Questo il messaggio rivolto dalla segreterie delle principali sigle sindacali annunciando la mobilitazione dei propri consociati.

“Un’iniziativa questa, che segue lo stato di agitazione già proclamato dalle categorie nelle scorse settimane. In questa fase di mobilitazione del lavoro pubblico per rivendicare innovazione nella Pa, rinnovo dei contratti e nuove assunzioni, le lavoratrici e i lavoratori pubblici vogliono dare massimo sostegno e priorità a tutto il personale sanitario. E’ necessario ed urgente che ai circa 20.000 lavoratori del Sistema Sanitario Regionale Marche tra cui 1.700 dell’Area Vasta n.4. di Fermo, sia garantito di poter lavorare in sicurezza, assicurando costantemente dispositivi di protezione individuale, tamponi e sorveglianza sanitaria”, hanno continuato i relativi segretari, vale a dire Lanfranco, Donati ed Emiliozzi.

Per gli stessi è indispensabile ed urgente procedere con nuove assunzioni per implementare il personale e rafforzare i servizi sanitari, attraverso tutti gli strumenti applicabili: l’utilizzo delle graduatorie anche di altre regioni applicando la L. 101/2015, la stabilizzazione dei precari portando a termine quanto previsto nella Dgr 626/2020. Altrettanto importante, sottolineano ancora “è che si rinnovino i contratti ormai scaduti al 31/12/2018. Occorre valorizzare la professionalità e riconoscere gli sforzi di questa difficilissima fase: non solo una gratificazione nei confronti di chi con spirito di abnegazione sta affrontando la pandemia in condizioni critiche, ma prima di tutto, un diritto”.

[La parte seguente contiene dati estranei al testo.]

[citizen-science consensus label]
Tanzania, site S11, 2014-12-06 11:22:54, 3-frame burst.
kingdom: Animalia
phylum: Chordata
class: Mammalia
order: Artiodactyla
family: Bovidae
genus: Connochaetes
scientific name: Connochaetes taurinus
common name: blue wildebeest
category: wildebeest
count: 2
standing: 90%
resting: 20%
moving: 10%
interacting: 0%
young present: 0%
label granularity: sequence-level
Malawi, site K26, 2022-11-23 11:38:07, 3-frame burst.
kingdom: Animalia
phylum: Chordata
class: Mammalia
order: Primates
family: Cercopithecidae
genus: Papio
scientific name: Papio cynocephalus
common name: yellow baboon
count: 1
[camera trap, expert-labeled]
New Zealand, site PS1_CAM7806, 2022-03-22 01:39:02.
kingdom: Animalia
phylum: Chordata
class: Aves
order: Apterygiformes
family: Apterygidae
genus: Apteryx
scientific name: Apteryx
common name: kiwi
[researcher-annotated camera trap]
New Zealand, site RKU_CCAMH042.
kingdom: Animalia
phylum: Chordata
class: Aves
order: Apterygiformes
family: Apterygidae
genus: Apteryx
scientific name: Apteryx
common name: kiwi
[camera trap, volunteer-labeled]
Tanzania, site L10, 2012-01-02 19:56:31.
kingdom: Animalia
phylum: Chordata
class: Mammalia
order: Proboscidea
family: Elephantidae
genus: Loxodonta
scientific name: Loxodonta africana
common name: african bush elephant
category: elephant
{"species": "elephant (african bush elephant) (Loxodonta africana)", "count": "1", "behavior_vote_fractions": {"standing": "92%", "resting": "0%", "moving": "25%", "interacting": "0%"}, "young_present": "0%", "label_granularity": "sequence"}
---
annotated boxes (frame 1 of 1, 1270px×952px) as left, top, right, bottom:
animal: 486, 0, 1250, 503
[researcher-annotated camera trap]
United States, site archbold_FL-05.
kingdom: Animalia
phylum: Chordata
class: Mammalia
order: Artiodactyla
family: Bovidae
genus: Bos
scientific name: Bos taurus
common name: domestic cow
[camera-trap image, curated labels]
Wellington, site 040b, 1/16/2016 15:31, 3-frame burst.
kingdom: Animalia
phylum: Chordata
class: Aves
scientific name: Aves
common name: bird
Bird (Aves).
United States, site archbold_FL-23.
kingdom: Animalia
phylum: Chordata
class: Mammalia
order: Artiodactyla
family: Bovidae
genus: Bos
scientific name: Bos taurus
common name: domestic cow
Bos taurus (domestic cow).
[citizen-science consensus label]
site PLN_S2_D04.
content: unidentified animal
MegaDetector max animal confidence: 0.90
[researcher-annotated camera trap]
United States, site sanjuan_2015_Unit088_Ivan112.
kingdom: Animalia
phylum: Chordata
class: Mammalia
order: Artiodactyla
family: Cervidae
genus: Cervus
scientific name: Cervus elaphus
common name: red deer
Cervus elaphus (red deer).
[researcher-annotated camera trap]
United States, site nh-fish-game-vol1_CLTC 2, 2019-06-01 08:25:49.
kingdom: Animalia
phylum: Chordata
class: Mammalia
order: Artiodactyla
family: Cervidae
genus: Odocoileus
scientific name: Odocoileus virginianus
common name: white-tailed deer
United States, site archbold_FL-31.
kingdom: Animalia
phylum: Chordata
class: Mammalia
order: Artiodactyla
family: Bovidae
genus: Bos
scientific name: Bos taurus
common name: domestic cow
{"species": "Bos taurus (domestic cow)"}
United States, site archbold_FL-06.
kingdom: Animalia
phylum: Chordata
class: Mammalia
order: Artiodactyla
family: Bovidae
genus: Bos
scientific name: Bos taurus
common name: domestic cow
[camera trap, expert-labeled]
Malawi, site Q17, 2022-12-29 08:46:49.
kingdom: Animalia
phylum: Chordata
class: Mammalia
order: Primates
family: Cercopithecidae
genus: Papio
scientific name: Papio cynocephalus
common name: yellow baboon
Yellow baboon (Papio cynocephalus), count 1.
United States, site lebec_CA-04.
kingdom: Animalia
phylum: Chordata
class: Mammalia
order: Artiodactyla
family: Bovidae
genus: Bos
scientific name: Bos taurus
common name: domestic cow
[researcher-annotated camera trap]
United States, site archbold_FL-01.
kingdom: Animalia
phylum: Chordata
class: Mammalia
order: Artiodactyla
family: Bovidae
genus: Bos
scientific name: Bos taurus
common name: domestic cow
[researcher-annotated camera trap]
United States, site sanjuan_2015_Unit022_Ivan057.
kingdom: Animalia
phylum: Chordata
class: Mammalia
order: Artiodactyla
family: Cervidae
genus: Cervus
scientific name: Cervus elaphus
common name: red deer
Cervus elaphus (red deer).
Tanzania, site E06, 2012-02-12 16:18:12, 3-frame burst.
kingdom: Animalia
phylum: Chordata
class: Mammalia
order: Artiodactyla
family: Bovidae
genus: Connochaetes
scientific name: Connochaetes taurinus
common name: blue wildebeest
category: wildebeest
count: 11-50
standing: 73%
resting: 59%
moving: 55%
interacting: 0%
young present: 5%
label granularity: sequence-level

“Questa è anche una mobilitazione collettiva di lavoratrici e lavoratori pubblici, contro chi nega l’esistenza del virus, dell’emergenza epidemiologica e del rischio che stanno correndo medici, infermieri e tutto il personale sanitario – il congedo dei dirigenti sindacali -. Per il territorio del fermano, la mobilitazione assume anche la valenza di richiamo alla Regione di più attenzione per una provincia, che avendo un solo Ospedale, non può essere costretta a curare i malati Covid e trascurare tutti gli altri con patologie no Covid. Passare alla fase 3 del piano pandemico, significherebbe sottrarre tanti posti letto ai malati con patologie altrettanto gravi e a rischio di vita”.